• Records from a spatial question set:
--- START ---
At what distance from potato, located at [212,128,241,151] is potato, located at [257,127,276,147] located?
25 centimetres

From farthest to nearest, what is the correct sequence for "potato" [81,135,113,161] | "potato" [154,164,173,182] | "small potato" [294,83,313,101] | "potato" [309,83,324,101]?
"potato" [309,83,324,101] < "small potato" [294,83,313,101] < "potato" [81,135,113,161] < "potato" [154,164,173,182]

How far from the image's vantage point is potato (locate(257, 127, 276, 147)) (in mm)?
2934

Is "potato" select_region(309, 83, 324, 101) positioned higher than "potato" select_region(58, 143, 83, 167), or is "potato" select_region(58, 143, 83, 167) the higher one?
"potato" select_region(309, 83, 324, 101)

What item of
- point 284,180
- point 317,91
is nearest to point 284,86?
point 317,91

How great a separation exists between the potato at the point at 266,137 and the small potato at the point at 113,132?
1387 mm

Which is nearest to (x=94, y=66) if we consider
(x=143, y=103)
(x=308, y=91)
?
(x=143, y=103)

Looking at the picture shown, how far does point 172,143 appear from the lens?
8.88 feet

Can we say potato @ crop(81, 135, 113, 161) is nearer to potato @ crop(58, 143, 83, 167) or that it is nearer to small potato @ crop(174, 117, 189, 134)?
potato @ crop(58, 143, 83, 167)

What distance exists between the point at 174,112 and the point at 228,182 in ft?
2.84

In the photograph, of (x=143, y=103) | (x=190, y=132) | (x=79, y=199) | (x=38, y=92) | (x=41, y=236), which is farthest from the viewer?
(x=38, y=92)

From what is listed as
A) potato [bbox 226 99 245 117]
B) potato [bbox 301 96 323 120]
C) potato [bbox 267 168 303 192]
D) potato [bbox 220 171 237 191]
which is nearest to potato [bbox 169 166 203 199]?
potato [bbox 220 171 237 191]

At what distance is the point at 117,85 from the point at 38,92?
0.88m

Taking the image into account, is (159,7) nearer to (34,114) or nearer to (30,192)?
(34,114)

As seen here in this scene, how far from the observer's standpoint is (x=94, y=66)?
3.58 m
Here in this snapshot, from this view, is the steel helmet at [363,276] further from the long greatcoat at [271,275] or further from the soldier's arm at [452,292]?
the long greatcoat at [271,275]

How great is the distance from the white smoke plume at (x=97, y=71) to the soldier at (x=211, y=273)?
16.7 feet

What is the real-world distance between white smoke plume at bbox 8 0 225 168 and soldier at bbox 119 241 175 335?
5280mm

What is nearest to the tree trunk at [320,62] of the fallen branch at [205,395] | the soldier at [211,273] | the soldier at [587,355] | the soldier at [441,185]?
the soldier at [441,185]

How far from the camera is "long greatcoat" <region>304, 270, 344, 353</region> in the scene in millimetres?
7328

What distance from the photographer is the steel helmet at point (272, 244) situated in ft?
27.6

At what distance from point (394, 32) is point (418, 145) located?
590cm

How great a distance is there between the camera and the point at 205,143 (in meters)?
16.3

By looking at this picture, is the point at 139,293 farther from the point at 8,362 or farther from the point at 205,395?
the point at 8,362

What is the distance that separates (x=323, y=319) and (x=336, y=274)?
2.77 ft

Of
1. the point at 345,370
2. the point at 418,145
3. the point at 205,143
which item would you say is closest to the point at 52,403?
--- END ---
• Problem details:
Please rewrite the data, starting at its beginning and ending at the line containing "25 centimetres", with "At what distance" changed to "How far" and nothing else altered.

• Solution:
How far from potato, located at [212,128,241,151] is potato, located at [257,127,276,147] located?
25 centimetres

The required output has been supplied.